DIRECTIONS>
Every record must be repeated precisely as it stands.

EXERCISE DATA>
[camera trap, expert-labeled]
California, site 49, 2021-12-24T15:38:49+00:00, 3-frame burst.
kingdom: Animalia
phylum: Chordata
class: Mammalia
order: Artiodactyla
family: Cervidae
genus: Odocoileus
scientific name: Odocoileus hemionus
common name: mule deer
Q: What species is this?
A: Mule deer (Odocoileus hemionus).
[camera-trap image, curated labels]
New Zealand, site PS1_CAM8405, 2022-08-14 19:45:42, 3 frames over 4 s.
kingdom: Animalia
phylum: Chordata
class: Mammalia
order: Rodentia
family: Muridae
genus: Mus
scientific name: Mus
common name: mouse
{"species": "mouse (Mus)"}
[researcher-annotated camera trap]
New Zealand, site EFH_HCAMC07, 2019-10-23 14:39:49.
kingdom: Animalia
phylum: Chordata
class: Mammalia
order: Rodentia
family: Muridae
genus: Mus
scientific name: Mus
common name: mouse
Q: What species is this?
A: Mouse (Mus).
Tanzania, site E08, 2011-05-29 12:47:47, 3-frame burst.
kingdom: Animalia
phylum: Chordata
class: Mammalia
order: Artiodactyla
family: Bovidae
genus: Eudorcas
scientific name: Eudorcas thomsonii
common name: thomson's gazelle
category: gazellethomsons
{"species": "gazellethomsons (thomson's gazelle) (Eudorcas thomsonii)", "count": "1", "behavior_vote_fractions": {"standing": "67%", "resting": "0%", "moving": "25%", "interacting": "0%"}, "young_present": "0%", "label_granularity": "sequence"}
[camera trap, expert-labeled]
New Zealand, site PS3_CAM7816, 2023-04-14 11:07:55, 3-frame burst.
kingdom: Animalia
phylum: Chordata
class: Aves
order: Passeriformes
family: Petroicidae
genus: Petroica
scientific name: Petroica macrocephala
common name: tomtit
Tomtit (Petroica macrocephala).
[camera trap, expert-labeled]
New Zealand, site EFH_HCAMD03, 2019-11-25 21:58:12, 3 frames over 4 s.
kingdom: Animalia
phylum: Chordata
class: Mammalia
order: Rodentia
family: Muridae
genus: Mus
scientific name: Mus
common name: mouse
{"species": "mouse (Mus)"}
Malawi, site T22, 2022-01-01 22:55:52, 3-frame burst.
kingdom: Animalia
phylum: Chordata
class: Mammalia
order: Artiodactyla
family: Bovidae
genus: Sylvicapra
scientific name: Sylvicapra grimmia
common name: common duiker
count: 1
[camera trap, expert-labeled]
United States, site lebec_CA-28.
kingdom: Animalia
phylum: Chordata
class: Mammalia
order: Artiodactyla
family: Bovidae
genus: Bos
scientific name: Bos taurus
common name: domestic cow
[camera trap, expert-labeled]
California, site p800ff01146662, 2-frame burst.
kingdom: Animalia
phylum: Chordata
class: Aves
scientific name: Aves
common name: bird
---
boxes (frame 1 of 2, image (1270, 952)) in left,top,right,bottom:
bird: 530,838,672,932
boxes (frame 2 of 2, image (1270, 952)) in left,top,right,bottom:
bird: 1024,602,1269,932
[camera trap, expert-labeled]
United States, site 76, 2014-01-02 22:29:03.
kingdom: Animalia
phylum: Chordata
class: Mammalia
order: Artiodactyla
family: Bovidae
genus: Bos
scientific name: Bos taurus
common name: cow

TASK RESPONSE>
[camera trap, expert-labeled]
California, site 49, 2021-12-24T15:38:49+00:00, 3-frame burst.
kingdom: Animalia
phylum: Chordata
class: Mammalia
order: Artiodactyla
family: Cervidae
genus: Odocoileus
scientific name: Odocoileus hemionus
common name: mule deer
Q: What species is this?
A: Mule deer (Odocoileus hemionus).
[camera-trap image, curated labels]
New Zealand, site PS1_CAM8405, 2022-08-14 19:45:42, 3 frames over 4 s.
kingdom: Animalia
phylum: Chordata
class: Mammalia
order: Rodentia
family: Muridae
genus: Mus
scientific name: Mus
common name: mouse
{"species": "mouse (Mus)"}
[researcher-annotated camera trap]
New Zealand, site EFH_HCAMC07, 2019-10-23 14:39:49.
kingdom: Animalia
phylum: Chordata
class: Mammalia
order: Rodentia
family: Muridae
genus: Mus
scientific name: Mus
common name: mouse
Q: What species is this?
A: Mouse (Mus).
Tanzania, site E08, 2011-05-29 12:47:47, 3-frame burst.
kingdom: Animalia
phylum: Chordata
class: Mammalia
order: Artiodactyla
family: Bovidae
genus: Eudorcas
scientific name: Eudorcas thomsonii
common name: thomson's gazelle
category: gazellethomsons
{"species": "gazellethomsons (thomson's gazelle) (Eudorcas thomsonii)", "count": "1", "behavior_vote_fractions": {"standing": "67%", "resting": "0%", "moving": "25%", "interacting": "0%"}, "young_present": "0%", "label_granularity": "sequence"}
[camera trap, expert-labeled]
New Zealand, site PS3_CAM7816, 2023-04-14 11:07:55, 3-frame burst.
kingdom: Animalia
phylum: Chordata
class: Aves
order: Passeriformes
family: Petroicidae
genus: Petroica
scientific name: Petroica macrocephala
common name: tomtit
Tomtit (Petroica macrocephala).
[camera trap, expert-labeled]
New Zealand, site EFH_HCAMD03, 2019-11-25 21:58:12, 3 frames over 4 s.
kingdom: Animalia
phylum: Chordata
class: Mammalia
order: Rodentia
family: Muridae
genus: Mus
scientific name: Mus
common name: mouse
{"species": "mouse (Mus)"}
Malawi, site T22, 2022-01-01 22:55:52, 3-frame burst.
kingdom: Animalia
phylum: Chordata
class: Mammalia
order: Artiodactyla
family: Bovidae
genus: Sylvicapra
scientific name: Sylvicapra grimmia
common name: common duiker
count: 1
[camera trap, expert-labeled]
United States, site lebec_CA-28.
kingdom: Animalia
phylum: Chordata
class: Mammalia
order: Artiodactyla
family: Bovidae
genus: Bos
scientific name: Bos taurus
common name: domestic cow
[camera trap, expert-labeled]
California, site p800ff01146662, 2-frame burst.
kingdom: Animalia
phylum: Chordata
class: Aves
scientific name: Aves
common name: bird
---
boxes (frame 1 of 2, image (1270, 952)) in left,top,right,bottom:
bird: 530,838,672,932
boxes (frame 2 of 2, image (1270, 952)) in left,top,right,bottom:
bird: 1024,602,1269,932
[camera trap, expert-labeled]
United States, site 76, 2014-01-02 22:29:03.
kingdom: Animalia
phylum: Chordata
class: Mammalia
order: Artiodactyla
family: Bovidae
genus: Bos
scientific name: Bos taurus
common name: cow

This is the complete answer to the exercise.